8. Your clients are growing and expanding

If you’re lucky enough to have successful clients – or your work is so good that it’s helping your clients see success – there’ll come a time when they need more from you.

They might need a higher volume of the same work or a completely new area of expertise.

Either way, you don’t want your business to start holding them back. And you really don’t want them to start looking elsewhere for someone else who can help them meet their demands.

So if you want to keep your best clients as they grow and expand, you need to be able to keep them happy as they continue to see bigger and bigger success. Because if you have a strong, ongoing relationship, they’ll want to take you with them – their success becomes your success.

9. You’ve already done your research

Making the move from a sole trader or freelancer to a business with employees isn’t something to be taken lightly (even if it’s just one employee).

You’ll have new responsibilities – both legal and ethical – and you’ll need to be able to provide everything that a normal employer would usually provide.

At the very least, you’ll need to have a basic idea of things like:

  • Registering as an employer with HMRC
  • Employers’ liability insurance
  • Employment contracts
  • Automatic pension enrolment
  • And some of the often-forgotten basics, such as health and safety laws, rights to work in the UK, and any legally required background checks on your employees.

For any first-time employer, there’s a lot to take in. So the best way to start is by taking a look at some of the useful information over at the Employment section of the UK Government website.

10. You’ve got the following things in place (or you’re close)

Knowledge and research are crucial. But there are plenty of things you’ll need to have ready before you take on an employee – and it can take time to get these things set up and work out the kinks.
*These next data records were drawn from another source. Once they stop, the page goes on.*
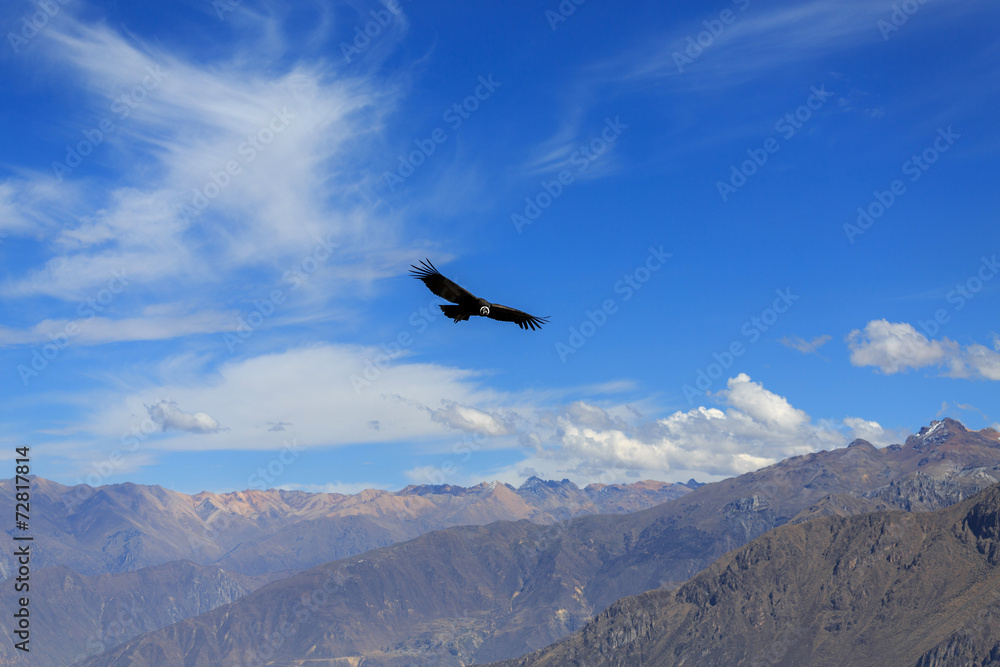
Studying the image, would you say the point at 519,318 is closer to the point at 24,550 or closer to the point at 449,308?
the point at 449,308

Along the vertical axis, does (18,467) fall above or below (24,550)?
above

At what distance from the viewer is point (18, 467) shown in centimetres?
10069

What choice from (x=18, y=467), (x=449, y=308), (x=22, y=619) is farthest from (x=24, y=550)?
(x=449, y=308)

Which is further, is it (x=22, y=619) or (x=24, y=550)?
(x=22, y=619)

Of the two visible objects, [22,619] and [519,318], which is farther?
[22,619]

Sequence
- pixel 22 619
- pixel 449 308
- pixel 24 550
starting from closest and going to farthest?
1. pixel 449 308
2. pixel 24 550
3. pixel 22 619

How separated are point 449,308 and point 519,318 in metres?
3.77

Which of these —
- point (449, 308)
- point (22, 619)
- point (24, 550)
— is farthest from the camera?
point (22, 619)

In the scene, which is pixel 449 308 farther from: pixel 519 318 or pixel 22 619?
pixel 22 619

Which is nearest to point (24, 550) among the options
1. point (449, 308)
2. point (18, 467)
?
point (18, 467)

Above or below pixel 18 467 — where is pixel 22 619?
below

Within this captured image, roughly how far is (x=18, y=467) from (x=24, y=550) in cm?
1072

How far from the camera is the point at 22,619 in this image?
11144 cm

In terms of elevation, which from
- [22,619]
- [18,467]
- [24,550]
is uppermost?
[18,467]
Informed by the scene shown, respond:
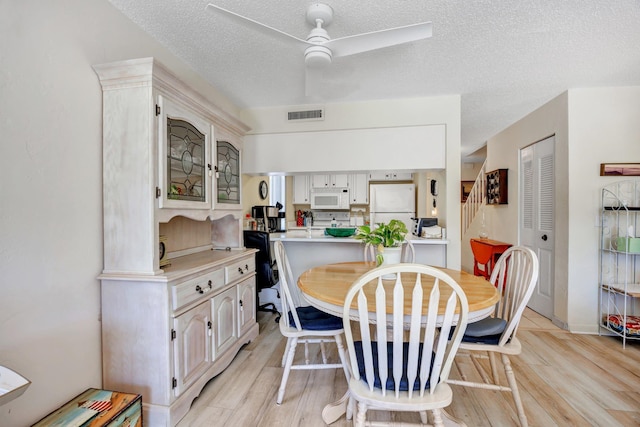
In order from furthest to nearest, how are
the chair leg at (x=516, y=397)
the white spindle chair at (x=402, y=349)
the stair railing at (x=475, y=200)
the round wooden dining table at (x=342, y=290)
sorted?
the stair railing at (x=475, y=200), the chair leg at (x=516, y=397), the round wooden dining table at (x=342, y=290), the white spindle chair at (x=402, y=349)

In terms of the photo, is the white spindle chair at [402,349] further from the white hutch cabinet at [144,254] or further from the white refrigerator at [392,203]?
the white refrigerator at [392,203]

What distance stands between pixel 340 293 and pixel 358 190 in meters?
4.05

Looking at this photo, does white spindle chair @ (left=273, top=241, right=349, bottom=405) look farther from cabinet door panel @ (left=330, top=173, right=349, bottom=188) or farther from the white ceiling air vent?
cabinet door panel @ (left=330, top=173, right=349, bottom=188)

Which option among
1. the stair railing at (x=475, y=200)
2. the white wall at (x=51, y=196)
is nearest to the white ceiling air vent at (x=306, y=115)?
the white wall at (x=51, y=196)

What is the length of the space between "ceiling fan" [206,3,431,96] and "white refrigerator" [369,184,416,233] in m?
3.92

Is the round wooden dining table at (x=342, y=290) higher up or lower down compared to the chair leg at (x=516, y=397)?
higher up

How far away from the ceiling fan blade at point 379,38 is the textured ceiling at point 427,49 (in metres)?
0.28

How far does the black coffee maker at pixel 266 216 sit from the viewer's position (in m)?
3.87

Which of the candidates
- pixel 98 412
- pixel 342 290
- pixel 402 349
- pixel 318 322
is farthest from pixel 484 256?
pixel 98 412

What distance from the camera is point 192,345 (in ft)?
6.01

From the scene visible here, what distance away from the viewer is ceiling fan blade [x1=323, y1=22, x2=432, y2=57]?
57.0 inches

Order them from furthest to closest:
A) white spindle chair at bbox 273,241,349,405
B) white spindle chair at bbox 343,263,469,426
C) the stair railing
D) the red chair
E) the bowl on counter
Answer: the stair railing → the red chair → the bowl on counter → white spindle chair at bbox 273,241,349,405 → white spindle chair at bbox 343,263,469,426

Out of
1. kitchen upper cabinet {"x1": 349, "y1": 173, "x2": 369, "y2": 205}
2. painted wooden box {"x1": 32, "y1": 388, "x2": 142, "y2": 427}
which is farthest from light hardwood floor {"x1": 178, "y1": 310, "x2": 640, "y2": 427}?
kitchen upper cabinet {"x1": 349, "y1": 173, "x2": 369, "y2": 205}

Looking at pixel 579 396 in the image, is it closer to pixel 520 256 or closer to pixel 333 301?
pixel 520 256
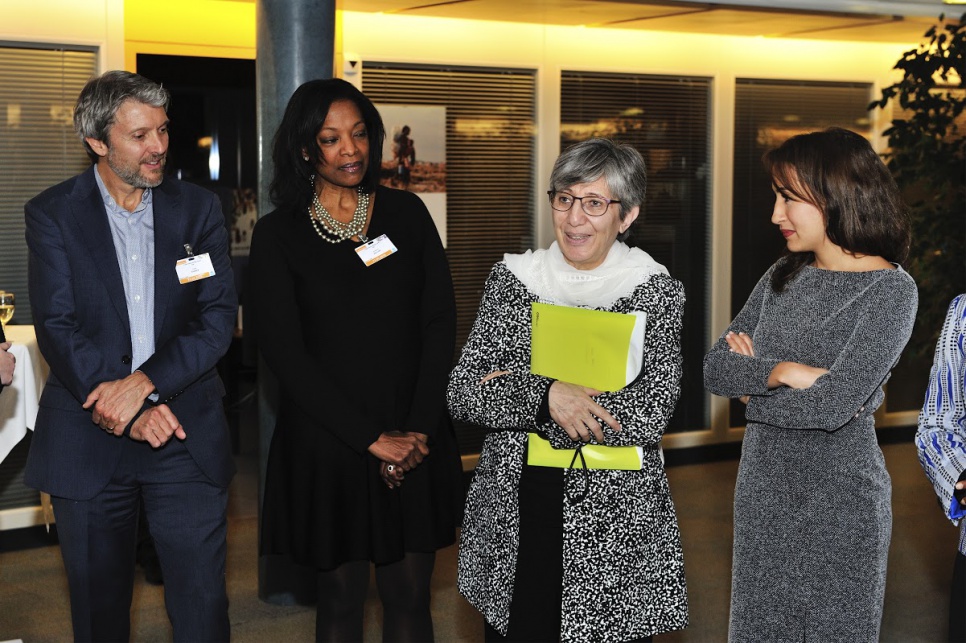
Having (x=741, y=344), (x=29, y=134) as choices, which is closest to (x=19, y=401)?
(x=29, y=134)

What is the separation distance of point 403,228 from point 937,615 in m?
2.93

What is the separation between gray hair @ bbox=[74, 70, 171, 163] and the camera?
9.86ft

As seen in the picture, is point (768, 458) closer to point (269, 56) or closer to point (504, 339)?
point (504, 339)

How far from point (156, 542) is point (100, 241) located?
83 cm

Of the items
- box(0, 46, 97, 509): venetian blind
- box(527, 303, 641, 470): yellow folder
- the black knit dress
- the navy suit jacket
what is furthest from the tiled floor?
box(527, 303, 641, 470): yellow folder

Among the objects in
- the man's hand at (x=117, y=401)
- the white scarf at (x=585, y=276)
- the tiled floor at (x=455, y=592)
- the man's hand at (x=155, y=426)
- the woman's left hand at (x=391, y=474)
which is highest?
the white scarf at (x=585, y=276)

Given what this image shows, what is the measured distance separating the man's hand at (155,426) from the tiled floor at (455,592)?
65.4 inches

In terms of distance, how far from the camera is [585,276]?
269 cm

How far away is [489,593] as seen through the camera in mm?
2688

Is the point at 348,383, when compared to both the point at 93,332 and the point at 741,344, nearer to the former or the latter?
the point at 93,332

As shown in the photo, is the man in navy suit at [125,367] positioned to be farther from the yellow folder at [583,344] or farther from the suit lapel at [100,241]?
the yellow folder at [583,344]

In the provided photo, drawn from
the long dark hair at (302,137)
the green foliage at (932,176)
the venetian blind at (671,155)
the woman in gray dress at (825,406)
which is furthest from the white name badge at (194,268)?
the green foliage at (932,176)

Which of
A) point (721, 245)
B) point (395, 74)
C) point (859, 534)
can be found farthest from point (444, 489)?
point (721, 245)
So long before you start looking for your first new hire, you should have:

  • A surplus of funds (or a long backlog of secured work) to ensure you can reliably pay a salary
  • A well-defined role for the new employee’s position – not just so they can perform well, but also to help guide your job adverts and interviews
  • A solid onboarding and training process – to help you get your new employee ready to work as quickly as possible
  • The systems you’ll need to manage your employee – things like payroll, logging hours, allocating holidays, etc.

Are you really ready for a permanent expansion?

There’s a lot to take in when it comes to employment. It’s a committed change to the structure of your business – and it’s not just your own livelihood on the line any more.

So make sure you’re ready. And be sure that it makes good financial sense.

Because once you commit to hiring an employee, it’s going to be an awful situation if you have to let them go because your business wasn’t in the right place.